▶ _PROBLEMS TO SOLVE_
1) Answer these from the article on burial society workers, one line each:
(a) How long has Danny Ben-Baruch been in the funeral business?
(b) What lies on the table behind Shmuel Gutman?
(c) What covers the body that Shmuel Taub is photographed transporting?
2) List every person whose age is given in the article on burial society workers, with that age.
3) Please carry on writing the article on burial society workers from the point where it ends.

▶ _EXTRACT_
——————————
How do you handle dealing with death from an emotional perspective?
Friedman: “I’m a realist, and it’s clear that death awaits each one of us around the corner. One of the things that helped me was the interviews I did. From them, I drew the forces needed to contend with difficult situations. I learned from them the meaning of true grace, as I found out just how complex their work really is.”
Can you give me an example?
“Many times, the work doesn’t end in the room where the bodies undergo tahara [ritual purification] before burial, but continues with the family. You need to know how to talk to a grieving family and how to handle the deceased with dignity, treating him or her with utmost respect, on their way to eternal rest.
“Taking photos was the most enjoyable part, since you never quite know what you’ll get in the end. There’s an expectation of something unknown, which is what makes documentary photography so special.”
'We all reach the same place'
One horrifying image is of 56-year-old Danny Ben-Baruch lying inside a grave, his eyes closed and his hands folded over his stomach, surrounded by headstones lying on the ground around him. Ben-Baruch has been in the funeral business for 35 years, involved in grave digging and tahara, and as a cantor.
In addition to staged portraits like this, Friedman also took snapshots of the routine life of those involved in death and burial. This included 60-year-old Shmuel Gutman, a gravedigger and driver who also prepares bodies for burial. On a table behind him lies a body covered in a prayer shawl. Gutman looks into the camera with an almost apathetic face.
Mazal Bruchel is also photographed from a similar viewpoint, inside the purification room. Both of them have been in the business for over 20 years. “In this line of work, I realize how much we much we are nothing in this world. Absolutely nothing,” Bruchel told Friedman. Other photos show the process of interment, sometimes from familiar angles and other times from less familiar ones, starting with the removal of the body from refrigeration up to the burial itself.
Shmuel Taub is a 37-year-old driver for the Hod Hasharon hevra kadisha. He is photographed as he transports a body, which is covered with a velvet cloth embroidered with a large Star of David. He tells Friedman that the main thing he’s learned from this job is to value life. “We think about and get annoyed by a lot of things. In the end we realize that nothing is worth it, we all end up in the same place.”
——————————
▶ _RECORD EXCERPTS_
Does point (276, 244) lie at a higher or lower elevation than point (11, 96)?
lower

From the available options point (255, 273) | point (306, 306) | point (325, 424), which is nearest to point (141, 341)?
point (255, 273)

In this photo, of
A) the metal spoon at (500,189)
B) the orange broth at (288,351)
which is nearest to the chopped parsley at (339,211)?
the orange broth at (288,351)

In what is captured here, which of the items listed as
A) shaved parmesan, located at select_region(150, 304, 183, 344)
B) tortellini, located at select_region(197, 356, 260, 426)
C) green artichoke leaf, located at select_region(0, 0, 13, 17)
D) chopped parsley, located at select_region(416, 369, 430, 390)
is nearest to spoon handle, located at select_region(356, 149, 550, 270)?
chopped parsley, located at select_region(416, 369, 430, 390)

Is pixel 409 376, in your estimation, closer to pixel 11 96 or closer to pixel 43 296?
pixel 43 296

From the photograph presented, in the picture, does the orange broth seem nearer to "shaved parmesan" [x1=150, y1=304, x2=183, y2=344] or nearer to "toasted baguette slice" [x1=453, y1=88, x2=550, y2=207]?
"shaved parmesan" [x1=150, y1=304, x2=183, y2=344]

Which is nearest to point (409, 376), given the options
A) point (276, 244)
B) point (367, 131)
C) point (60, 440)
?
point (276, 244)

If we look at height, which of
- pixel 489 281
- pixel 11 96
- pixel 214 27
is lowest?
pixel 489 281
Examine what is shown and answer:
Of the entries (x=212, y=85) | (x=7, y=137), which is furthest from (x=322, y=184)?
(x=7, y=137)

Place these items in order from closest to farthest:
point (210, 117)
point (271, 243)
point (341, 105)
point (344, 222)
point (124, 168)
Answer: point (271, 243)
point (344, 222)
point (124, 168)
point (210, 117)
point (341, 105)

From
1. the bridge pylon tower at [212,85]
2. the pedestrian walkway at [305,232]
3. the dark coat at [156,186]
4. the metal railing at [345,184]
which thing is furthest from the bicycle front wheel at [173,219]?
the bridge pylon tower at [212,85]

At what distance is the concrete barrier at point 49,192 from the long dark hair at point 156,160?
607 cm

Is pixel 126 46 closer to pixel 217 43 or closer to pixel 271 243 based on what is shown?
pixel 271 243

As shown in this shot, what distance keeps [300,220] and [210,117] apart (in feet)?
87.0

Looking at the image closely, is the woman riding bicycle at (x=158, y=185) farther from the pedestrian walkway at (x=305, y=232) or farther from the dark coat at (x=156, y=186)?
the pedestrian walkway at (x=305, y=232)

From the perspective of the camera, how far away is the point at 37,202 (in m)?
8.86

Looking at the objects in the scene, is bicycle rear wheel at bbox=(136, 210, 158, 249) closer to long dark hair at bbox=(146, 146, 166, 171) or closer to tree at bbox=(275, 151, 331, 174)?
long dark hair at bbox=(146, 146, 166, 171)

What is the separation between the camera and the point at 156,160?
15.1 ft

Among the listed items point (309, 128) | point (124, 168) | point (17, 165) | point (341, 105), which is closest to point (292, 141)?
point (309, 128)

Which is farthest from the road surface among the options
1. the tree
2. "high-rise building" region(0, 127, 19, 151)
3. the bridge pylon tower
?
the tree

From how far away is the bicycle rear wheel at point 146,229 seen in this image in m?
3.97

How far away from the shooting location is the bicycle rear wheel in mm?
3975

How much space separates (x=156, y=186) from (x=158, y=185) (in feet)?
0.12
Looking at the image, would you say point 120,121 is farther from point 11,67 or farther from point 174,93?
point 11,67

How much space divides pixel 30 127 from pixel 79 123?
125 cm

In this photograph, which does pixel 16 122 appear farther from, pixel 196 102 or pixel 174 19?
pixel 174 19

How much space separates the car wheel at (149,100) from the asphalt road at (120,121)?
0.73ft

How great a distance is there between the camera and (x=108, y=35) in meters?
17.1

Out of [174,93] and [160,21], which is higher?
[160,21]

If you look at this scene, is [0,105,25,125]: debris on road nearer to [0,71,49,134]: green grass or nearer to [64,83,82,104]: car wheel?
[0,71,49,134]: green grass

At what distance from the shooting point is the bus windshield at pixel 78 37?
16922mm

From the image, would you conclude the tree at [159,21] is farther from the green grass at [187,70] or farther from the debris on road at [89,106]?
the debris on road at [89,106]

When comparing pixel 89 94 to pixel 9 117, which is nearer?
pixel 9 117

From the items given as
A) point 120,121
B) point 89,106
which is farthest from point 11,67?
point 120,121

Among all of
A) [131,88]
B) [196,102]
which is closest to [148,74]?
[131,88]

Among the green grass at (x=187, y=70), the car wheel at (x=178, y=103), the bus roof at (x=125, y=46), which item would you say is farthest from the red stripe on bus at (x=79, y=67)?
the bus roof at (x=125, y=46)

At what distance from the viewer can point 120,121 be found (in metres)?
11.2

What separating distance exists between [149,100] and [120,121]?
——————————
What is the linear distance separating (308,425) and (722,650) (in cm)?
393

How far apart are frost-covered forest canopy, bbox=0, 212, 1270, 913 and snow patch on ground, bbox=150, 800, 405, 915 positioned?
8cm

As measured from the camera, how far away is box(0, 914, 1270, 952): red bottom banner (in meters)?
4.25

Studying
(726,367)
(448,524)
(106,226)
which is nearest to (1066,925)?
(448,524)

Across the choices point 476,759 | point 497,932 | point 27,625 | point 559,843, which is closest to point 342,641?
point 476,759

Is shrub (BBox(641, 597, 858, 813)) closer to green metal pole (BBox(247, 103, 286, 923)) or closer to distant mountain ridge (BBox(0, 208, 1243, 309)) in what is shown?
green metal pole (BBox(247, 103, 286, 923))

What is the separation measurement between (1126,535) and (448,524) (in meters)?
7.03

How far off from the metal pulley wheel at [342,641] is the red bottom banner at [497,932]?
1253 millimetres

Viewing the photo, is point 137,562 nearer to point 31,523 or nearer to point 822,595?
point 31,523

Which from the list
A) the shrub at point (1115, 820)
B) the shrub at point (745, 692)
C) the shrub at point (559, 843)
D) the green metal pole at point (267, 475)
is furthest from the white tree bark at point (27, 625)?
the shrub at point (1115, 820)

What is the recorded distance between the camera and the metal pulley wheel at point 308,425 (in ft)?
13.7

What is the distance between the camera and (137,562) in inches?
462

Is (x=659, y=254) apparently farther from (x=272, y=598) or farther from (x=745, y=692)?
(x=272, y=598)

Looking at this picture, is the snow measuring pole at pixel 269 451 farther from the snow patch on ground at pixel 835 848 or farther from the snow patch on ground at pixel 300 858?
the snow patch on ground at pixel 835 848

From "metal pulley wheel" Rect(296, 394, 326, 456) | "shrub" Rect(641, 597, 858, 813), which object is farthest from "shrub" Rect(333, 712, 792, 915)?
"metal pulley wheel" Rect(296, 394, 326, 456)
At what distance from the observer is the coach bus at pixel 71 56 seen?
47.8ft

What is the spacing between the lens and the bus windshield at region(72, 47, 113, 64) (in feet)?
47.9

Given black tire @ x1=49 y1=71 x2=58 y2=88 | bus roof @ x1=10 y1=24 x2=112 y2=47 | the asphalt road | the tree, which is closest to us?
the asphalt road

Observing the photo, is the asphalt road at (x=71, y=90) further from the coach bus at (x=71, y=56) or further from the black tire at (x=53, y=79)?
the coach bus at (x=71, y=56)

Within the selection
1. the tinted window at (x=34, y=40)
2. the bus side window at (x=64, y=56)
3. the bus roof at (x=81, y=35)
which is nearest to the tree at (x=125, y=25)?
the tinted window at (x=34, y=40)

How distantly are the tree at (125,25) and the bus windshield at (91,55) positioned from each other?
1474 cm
——————————
▶ _YOUR RESPONSES_
1)
(a) 35 years.
(b) A body covered in a prayer shawl.
(c) A velvet cloth embroidered with a large Star of David.

2)
Danny Ben-Baruch, 56
Shmuel Gutman, 60
Shmuel Taub, 37

3)
Taub says that hardest part of his job is coming to the homes of his clients. “When we come to take the body, we encounter families only moments after the death of their loved ones. These are the most difficult moments. They ask questions. We try to give the most detailed and sensitive explanations so they understand the funeral process in its entirety.”
Six feet under
It’s not easy to photograph people who work around the dead, says Friedman. “Much of the energy went into explaining things before I could actually begin taking pictures. I have to introduce myself and explain why the hell I want to take pictures and interview them.
“One interview I remember well was with [Shmuel] Gutman. He noted something he hears often during eulogies: ‘Tell your dear ones that you love them.’ That same day, over Shabbat dinner, right after the Kiddush over the wine, I told everyone I loved them.”
Was there a moment that broke you?
“Once I came to photograph the hevra kadisha’s refrigerators at the Sheba Medical Center at Tel Hashomer. I was alone. The door opened and a driver brought in a body wrapped in a black bag, which he placed in one of the compartments. I looked up at the ceiling and couldn’t believe I was there. After I finished taking pictures, I came out and asked him where the body was from. He said it was an elderly woman he had brought from a hospice. The scene was real and powerful, but mainly sad. The human aspect was my focus. I chose to concentrate on people doing this non-routine work and the ways in which they deal with it.”